Задания:
• a. Ответьте по тексту о параде в Белграде:
(i) Возле чего устроили парад?
(ii) Сколько человек изображали войска?
(iii) Кто зачитывал приказ?
• b. Выпишите из записей все строки, где встречается слово «feet».

Текст для чтения:
**********
В Белграде, конечно, молебствие. Даже Н. Д. Дувакин участие принял. Николай Дмитриевич! А ведь это выходит дело — Вы в лоно Соединенного совета Д. К. и Т. вернулись? Ну, что-же! На здововье!
А после молебствия парад закатили. Возле русской церкви. Тут вам вот — народ, а там вон — церковь...
А прямо, на плацу, взглядом не окинешь, — 6 человек войска изображают, каждый норовит дивизией выглядеть! Гвоздем этой комедии был господин Звегинцев — Науменкин помощник и, судя по фамилии, — коренной черноморец.
По случаю торжества господин Звегинцев приоделся. Зафорсил. Пальто — времен севастопольской обороны, шляпа — три дня телок жевал, галстух — веревочкой. Подскакивает это он к полкам... тьфу, записался. — доплелся это он к шести героям и орет:
— Здр...расьти ар...лы!!
Те, конечно:
— Гам...гам...гам.„тво!
После сего, к бесконечному удовольствию зевак и уличных мальчишек, господин Звегинцев речь закатил...
Иные зрители со смеху навзнич падали.
«Ну, говорят, и братушки, ну и русы — уморили, черти».
А когда все громовые речи кончились, и войска разошлись, господин Звегинцев стал этак, выражаясь языком военных специалистов, — справа по три заезжать. К высоким лицам. Подскочит, ощерится и лепортует: «Их высокоблагородие, генерал Шкуро, изволят просить вас (имя — чин рек) — откушать хлеба и соли»...
... После парада, в следующее воскресенье было пьянство с джигитовкой и — ей ей не вру — производства нескольких в урядники, иных в вахмистры, а кого-то самого хитрого — в ахвицеры!
На 13 году беженства сей герой хорунжим стал...
Поздравляю, господин ахвицер, от душе!
Науменко их произвел, а Саломахин приказ вычитывал. Ну, да это не так важно... беда в том, что они- то производят, а их — позабыли. И что там покойный Кутепов думает пли Миллер!
**********
Исходные данные:

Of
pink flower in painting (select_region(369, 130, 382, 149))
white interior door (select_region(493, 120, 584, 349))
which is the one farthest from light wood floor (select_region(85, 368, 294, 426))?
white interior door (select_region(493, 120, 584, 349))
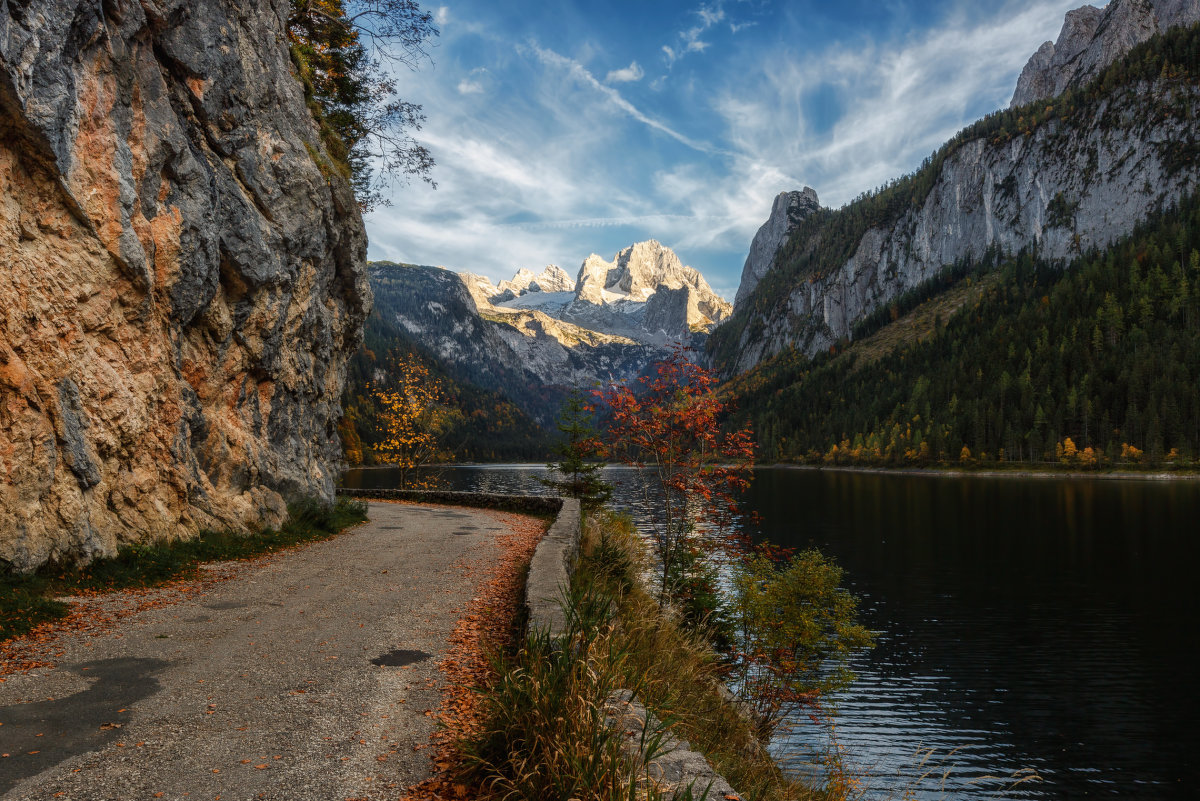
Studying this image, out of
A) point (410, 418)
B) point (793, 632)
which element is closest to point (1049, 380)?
point (410, 418)

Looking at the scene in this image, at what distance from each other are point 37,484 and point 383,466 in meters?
153

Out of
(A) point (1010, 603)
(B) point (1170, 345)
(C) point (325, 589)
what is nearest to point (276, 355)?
(C) point (325, 589)

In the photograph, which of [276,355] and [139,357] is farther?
[276,355]

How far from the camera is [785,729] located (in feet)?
49.1

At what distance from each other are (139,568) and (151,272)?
671 cm

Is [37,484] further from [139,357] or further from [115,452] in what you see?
[139,357]

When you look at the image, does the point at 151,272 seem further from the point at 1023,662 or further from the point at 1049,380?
the point at 1049,380

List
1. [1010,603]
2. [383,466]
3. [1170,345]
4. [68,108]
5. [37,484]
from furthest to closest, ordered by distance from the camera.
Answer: [383,466] < [1170,345] < [1010,603] < [68,108] < [37,484]

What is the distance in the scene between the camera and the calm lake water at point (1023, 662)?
13.9m

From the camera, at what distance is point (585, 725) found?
4777 mm

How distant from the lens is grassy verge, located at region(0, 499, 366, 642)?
9.08 metres

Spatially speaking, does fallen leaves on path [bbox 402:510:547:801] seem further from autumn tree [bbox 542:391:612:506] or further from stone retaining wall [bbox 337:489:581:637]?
autumn tree [bbox 542:391:612:506]

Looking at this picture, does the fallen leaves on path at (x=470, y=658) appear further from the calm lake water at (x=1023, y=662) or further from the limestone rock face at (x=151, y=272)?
the limestone rock face at (x=151, y=272)

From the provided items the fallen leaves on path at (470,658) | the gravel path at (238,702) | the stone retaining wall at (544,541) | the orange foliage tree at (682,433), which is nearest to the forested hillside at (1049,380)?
the stone retaining wall at (544,541)
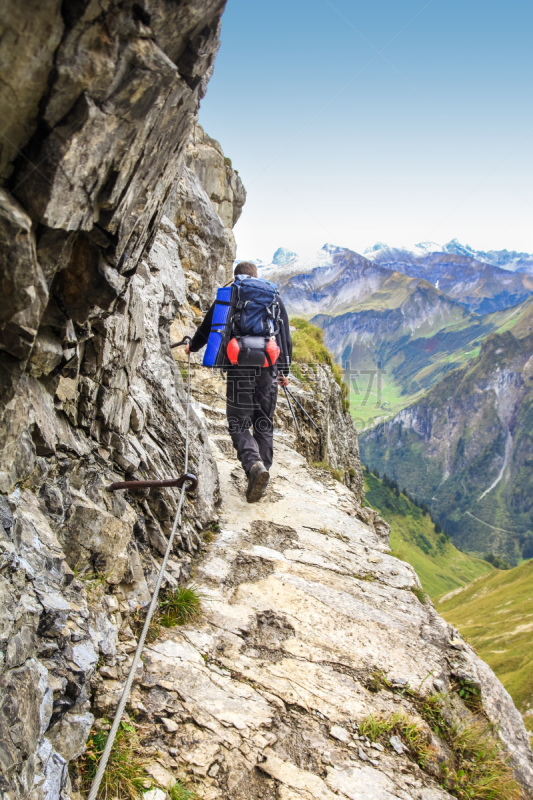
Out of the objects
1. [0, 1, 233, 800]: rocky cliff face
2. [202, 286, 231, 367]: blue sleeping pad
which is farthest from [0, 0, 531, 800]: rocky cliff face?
[202, 286, 231, 367]: blue sleeping pad

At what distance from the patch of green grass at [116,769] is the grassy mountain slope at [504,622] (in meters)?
87.0

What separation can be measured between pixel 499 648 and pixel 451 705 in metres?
135

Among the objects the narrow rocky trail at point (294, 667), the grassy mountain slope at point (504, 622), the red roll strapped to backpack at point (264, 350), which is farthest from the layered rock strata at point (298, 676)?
the grassy mountain slope at point (504, 622)

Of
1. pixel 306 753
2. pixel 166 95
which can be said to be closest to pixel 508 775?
pixel 306 753

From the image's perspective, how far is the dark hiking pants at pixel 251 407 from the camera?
9547 millimetres

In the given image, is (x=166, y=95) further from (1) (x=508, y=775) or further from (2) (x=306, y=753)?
(1) (x=508, y=775)

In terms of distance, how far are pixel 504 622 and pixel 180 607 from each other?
157 metres

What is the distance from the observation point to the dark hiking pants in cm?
955

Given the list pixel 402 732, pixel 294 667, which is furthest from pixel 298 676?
pixel 402 732

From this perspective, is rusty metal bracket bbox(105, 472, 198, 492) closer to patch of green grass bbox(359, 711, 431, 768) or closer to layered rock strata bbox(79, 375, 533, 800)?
layered rock strata bbox(79, 375, 533, 800)

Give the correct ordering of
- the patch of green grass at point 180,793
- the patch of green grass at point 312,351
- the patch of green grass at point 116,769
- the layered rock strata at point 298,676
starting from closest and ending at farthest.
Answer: the patch of green grass at point 116,769
the patch of green grass at point 180,793
the layered rock strata at point 298,676
the patch of green grass at point 312,351

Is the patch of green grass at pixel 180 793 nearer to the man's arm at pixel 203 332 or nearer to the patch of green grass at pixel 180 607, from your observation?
the patch of green grass at pixel 180 607

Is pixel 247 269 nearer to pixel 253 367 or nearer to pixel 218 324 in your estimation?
pixel 218 324

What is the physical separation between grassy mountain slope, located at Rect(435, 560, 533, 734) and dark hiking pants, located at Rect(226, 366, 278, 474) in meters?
82.9
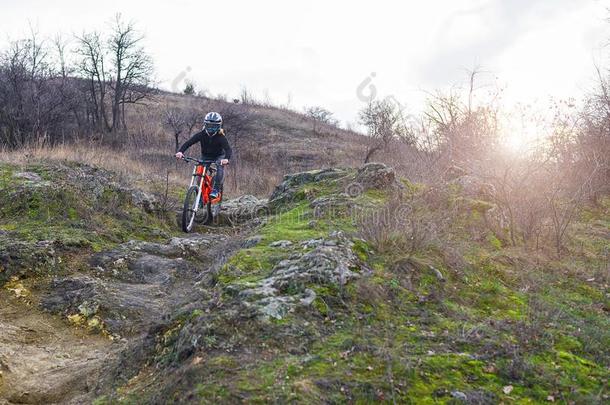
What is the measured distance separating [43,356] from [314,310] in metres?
2.31

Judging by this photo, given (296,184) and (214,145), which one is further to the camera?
(296,184)

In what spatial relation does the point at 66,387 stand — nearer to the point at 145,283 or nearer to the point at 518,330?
the point at 145,283

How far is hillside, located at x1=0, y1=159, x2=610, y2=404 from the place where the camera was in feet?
8.60

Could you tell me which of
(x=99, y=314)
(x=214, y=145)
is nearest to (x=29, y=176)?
(x=214, y=145)

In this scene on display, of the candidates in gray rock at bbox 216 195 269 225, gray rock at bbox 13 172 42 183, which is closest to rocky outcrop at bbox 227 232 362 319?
gray rock at bbox 216 195 269 225

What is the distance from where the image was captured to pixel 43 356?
397cm

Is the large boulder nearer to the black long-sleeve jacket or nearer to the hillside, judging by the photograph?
the black long-sleeve jacket

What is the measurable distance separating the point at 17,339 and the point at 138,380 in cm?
187

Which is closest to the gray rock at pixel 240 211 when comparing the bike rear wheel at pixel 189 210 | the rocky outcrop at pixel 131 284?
the bike rear wheel at pixel 189 210

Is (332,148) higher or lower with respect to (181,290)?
higher

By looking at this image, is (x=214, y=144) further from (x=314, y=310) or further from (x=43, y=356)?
(x=314, y=310)

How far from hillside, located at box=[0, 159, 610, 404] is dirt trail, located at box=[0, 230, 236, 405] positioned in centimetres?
2

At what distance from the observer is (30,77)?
21375mm

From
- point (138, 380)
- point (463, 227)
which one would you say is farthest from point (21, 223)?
point (463, 227)
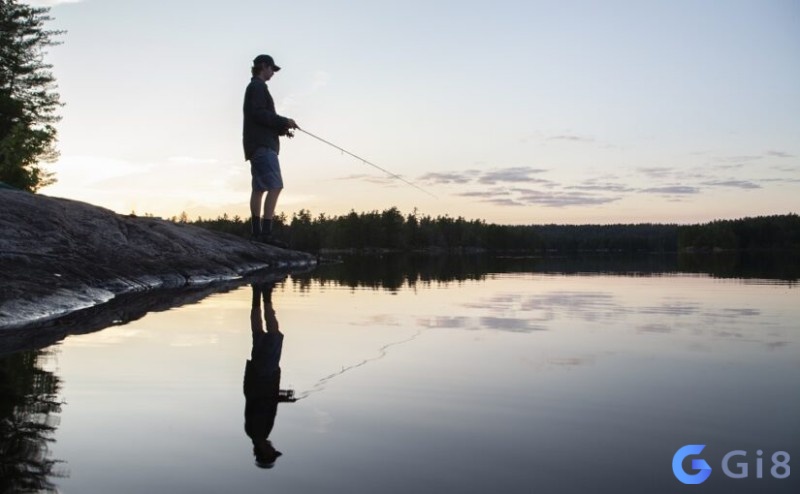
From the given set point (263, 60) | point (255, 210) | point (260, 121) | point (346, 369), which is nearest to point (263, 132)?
point (260, 121)

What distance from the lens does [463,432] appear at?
2.38 m

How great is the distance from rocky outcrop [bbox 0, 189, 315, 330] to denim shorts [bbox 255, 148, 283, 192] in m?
1.46

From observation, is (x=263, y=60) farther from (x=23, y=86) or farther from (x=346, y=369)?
(x=23, y=86)

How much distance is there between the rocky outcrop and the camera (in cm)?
559

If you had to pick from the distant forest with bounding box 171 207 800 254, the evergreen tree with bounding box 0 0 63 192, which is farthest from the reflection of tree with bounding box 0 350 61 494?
the distant forest with bounding box 171 207 800 254

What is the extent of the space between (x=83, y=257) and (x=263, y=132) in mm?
6218

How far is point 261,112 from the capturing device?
12680mm

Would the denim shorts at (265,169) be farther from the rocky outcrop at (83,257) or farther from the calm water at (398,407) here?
the calm water at (398,407)

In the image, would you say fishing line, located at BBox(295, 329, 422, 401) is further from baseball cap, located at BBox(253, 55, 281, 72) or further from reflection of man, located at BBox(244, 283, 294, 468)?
baseball cap, located at BBox(253, 55, 281, 72)

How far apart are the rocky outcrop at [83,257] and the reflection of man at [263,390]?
185 cm

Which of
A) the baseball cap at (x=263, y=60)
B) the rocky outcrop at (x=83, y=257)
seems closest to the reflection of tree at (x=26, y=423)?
the rocky outcrop at (x=83, y=257)

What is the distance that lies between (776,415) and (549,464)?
115 centimetres

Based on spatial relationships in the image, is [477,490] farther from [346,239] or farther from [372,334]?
[346,239]

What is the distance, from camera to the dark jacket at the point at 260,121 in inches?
501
**********
Ответы к заданиям:
• a.
(i) Возле русской церкви.
(ii) Шесть человек.
(iii) Саломахин.

• b.
How far from the camera is [785,729] located (in feet)?
How far is hillside, located at x1=0, y1=159, x2=610, y2=404 from the place where the camera was in feet?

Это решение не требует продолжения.